■ Instruction
Could you copy out the lines of the material below word for word, beginning with the line that contains "In the snapshot" and continuing through the line that contains "2. gravestone, located", with both of those lines included?

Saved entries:
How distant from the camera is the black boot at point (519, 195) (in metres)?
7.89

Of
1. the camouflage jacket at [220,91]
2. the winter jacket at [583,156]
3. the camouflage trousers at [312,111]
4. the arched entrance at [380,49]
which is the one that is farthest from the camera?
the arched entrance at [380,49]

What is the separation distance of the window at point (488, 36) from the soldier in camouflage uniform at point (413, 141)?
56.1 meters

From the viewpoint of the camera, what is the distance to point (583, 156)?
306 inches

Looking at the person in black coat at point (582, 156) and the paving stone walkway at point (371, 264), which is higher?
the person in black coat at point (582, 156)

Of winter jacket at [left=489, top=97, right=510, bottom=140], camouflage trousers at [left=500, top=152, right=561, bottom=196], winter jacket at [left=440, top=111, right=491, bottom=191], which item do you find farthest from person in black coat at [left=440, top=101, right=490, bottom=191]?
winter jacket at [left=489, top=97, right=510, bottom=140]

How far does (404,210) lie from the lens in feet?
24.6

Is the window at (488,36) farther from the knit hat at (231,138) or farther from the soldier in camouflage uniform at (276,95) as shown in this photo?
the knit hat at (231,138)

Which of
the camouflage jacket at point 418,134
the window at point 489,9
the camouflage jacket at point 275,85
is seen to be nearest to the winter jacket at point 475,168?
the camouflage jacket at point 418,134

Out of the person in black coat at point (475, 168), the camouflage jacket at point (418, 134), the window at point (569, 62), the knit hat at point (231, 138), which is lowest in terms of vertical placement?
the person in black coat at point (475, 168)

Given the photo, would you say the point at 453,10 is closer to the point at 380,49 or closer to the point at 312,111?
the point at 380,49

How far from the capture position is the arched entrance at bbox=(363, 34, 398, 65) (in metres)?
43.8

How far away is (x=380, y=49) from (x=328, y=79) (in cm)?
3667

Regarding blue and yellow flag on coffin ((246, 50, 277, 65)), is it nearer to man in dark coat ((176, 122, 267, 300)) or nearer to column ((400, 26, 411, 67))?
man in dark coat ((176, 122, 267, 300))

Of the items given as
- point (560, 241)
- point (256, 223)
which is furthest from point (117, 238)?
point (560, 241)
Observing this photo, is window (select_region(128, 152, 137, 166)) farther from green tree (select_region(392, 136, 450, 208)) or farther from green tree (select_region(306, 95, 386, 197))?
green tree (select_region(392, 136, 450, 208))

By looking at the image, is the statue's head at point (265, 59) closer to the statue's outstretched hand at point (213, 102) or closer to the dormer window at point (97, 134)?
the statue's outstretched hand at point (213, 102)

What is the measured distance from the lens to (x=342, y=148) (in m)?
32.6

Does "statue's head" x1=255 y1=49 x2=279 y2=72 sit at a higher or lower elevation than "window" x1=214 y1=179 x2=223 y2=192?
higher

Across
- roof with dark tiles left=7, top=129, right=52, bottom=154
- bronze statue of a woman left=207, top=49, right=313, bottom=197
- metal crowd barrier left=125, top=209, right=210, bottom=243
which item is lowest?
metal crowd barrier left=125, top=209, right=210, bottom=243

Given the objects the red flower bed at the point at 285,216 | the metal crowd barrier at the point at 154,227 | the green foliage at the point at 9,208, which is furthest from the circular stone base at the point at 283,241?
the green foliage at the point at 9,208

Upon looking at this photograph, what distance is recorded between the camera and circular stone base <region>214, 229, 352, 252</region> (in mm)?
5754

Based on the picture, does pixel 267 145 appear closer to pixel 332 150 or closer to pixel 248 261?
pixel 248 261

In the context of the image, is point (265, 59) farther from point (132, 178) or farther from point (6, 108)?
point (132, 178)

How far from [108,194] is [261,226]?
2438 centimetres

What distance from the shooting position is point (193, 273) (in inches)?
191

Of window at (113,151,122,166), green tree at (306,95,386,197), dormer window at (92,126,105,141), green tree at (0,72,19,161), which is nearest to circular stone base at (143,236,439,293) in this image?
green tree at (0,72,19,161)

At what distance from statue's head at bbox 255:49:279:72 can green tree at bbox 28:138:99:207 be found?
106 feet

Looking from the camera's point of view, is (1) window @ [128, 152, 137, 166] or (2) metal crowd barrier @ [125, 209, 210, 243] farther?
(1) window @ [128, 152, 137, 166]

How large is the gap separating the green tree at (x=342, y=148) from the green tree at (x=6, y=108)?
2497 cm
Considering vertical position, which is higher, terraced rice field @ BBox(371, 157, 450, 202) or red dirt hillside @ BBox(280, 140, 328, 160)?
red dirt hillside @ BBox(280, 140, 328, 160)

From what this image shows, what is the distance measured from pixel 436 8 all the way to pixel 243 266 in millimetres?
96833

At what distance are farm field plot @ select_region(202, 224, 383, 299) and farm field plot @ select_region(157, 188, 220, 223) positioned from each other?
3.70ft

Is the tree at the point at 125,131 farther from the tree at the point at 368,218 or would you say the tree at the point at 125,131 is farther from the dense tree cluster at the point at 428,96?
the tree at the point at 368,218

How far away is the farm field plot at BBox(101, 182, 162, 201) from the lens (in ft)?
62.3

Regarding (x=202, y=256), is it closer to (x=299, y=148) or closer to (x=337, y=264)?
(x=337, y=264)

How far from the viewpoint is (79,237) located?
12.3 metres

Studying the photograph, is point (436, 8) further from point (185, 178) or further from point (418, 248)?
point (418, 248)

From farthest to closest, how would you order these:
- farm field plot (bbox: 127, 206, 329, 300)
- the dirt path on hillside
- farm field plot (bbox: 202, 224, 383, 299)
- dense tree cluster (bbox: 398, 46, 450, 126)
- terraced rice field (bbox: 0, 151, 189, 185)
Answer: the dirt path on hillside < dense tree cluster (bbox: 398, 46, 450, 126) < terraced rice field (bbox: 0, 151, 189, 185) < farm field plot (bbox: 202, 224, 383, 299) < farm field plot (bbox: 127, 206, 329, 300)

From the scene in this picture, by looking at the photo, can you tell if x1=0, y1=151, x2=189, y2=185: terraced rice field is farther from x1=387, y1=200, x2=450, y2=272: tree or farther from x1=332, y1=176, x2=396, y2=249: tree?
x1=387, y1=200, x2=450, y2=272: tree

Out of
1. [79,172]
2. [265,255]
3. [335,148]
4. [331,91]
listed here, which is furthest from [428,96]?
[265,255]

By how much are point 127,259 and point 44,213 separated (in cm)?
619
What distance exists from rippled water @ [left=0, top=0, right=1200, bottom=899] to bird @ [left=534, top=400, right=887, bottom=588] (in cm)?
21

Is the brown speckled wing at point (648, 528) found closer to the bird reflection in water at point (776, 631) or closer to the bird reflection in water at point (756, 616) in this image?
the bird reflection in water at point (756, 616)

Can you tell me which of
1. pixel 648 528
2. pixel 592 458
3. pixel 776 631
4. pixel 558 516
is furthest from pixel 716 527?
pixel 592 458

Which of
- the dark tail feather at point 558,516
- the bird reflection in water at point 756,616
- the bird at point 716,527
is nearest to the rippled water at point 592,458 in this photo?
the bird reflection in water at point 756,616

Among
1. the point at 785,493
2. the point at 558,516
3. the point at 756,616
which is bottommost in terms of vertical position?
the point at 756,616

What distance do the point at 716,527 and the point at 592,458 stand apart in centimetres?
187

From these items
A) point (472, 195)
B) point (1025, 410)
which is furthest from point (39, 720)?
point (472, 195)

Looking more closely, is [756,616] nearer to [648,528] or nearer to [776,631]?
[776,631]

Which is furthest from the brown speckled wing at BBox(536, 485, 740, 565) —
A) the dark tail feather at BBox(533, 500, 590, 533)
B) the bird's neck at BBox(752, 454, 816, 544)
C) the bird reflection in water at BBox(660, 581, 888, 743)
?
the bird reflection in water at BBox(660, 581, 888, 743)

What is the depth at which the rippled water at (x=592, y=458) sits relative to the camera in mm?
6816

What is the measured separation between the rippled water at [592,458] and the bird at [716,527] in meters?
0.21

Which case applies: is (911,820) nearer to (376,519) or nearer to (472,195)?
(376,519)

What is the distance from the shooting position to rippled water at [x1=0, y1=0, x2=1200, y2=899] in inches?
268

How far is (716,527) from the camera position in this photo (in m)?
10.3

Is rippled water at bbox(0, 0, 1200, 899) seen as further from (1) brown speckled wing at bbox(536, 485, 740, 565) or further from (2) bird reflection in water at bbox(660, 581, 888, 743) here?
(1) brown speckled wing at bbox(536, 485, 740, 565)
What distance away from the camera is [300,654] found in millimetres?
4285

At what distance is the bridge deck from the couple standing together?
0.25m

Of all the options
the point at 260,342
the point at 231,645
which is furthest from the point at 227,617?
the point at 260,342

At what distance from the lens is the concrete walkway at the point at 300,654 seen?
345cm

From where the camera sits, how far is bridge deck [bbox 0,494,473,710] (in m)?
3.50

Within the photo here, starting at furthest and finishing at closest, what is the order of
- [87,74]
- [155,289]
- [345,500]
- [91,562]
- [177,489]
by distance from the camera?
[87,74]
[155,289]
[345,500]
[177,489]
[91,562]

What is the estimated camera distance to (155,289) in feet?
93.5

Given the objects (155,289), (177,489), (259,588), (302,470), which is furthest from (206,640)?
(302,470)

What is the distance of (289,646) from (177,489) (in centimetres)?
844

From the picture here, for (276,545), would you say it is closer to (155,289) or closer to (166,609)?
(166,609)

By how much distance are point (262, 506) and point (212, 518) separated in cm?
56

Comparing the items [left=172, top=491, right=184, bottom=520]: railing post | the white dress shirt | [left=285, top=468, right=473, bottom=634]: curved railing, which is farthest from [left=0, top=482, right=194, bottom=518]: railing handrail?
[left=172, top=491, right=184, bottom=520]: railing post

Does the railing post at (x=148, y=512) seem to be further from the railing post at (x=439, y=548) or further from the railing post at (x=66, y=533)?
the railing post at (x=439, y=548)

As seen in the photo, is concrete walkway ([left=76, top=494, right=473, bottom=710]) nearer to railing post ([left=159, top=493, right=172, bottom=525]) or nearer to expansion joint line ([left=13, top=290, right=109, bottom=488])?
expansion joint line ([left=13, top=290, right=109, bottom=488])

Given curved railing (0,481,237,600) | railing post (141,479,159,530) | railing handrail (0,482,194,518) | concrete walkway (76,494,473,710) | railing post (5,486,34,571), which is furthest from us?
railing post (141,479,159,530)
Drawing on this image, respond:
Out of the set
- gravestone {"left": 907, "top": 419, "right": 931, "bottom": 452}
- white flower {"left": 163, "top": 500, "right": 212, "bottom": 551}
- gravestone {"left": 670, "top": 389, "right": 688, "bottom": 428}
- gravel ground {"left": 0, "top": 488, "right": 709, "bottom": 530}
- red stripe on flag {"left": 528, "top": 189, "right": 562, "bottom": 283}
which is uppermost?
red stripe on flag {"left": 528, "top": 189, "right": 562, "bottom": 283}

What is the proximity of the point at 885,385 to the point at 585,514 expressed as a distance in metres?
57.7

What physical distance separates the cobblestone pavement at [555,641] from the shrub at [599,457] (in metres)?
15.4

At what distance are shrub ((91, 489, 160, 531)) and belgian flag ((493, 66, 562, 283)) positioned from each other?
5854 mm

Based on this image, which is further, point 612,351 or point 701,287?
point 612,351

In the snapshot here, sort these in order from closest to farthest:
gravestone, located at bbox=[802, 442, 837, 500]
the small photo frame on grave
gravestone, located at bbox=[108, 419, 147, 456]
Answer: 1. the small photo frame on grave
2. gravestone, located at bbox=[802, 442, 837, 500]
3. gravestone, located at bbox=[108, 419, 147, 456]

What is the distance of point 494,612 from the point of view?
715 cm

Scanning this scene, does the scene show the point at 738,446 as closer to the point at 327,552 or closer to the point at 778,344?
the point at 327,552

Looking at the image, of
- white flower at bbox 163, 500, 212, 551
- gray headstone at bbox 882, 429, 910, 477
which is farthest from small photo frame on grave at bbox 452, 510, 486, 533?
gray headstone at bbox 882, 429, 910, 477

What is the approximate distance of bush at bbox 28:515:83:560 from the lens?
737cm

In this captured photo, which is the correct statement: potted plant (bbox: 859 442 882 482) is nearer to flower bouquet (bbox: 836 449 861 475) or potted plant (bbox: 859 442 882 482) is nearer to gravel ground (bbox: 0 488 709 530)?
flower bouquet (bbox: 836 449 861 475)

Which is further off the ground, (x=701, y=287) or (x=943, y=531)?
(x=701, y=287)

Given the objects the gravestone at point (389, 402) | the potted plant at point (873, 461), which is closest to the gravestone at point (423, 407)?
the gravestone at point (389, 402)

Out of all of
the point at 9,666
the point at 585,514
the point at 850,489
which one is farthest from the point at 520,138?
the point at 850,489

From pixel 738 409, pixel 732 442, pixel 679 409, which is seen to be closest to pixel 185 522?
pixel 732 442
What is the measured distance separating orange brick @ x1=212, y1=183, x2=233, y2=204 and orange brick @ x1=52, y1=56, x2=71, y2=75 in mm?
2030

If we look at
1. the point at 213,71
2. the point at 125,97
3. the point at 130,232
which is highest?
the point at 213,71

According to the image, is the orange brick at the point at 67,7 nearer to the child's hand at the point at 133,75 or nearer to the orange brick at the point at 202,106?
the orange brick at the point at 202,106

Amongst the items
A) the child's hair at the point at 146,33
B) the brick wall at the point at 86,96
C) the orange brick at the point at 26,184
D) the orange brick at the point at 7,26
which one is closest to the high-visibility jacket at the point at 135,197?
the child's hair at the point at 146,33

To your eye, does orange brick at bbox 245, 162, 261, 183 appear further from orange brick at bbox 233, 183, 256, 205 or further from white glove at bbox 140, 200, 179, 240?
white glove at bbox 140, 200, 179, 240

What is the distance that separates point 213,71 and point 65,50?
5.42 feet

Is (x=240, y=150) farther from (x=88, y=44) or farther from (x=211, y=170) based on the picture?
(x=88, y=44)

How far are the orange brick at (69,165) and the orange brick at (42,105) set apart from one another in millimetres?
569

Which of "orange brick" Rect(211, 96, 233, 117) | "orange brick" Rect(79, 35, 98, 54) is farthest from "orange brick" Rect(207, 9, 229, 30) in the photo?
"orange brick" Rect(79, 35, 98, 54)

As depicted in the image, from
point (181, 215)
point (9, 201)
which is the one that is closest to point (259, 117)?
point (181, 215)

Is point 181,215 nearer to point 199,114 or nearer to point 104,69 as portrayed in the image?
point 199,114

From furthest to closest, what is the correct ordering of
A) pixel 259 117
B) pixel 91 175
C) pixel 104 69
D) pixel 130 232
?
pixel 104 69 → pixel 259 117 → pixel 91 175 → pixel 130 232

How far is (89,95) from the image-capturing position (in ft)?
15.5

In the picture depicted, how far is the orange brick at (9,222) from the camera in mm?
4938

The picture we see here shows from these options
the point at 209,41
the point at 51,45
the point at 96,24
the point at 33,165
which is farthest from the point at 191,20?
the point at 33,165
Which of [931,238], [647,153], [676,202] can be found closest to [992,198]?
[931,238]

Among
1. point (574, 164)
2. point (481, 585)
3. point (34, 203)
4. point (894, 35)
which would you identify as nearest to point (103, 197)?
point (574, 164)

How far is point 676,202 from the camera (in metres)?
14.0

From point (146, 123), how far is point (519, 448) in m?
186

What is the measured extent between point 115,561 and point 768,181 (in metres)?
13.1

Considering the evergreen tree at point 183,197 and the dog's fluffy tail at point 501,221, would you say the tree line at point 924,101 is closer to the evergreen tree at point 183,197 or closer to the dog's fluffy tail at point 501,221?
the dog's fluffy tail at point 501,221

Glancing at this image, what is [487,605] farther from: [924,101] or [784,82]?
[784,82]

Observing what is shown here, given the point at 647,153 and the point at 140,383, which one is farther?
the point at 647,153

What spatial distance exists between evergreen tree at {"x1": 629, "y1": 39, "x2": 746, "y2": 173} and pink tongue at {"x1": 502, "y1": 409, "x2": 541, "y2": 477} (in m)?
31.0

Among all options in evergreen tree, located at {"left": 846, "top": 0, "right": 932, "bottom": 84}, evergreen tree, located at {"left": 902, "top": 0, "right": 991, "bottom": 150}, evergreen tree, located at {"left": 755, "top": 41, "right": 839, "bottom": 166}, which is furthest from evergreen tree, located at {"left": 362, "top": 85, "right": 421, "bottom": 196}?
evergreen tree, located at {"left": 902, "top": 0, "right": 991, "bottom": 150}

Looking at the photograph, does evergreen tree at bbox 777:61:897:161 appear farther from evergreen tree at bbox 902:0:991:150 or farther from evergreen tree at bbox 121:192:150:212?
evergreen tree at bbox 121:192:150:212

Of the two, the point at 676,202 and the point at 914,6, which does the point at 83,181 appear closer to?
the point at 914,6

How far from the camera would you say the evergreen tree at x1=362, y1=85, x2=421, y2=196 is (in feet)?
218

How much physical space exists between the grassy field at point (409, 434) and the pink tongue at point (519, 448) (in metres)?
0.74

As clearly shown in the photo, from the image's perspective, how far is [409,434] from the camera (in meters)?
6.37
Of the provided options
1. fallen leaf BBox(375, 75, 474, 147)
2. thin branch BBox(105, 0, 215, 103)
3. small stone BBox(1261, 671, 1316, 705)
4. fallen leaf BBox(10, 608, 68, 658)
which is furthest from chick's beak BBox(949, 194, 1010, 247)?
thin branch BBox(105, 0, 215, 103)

■ Correct output
In the snapshot here, sort these in order from closest to farthest:
gravestone, located at bbox=[802, 442, 837, 500]
the small photo frame on grave
gravestone, located at bbox=[108, 419, 147, 456]
Answer: 1. the small photo frame on grave
2. gravestone, located at bbox=[802, 442, 837, 500]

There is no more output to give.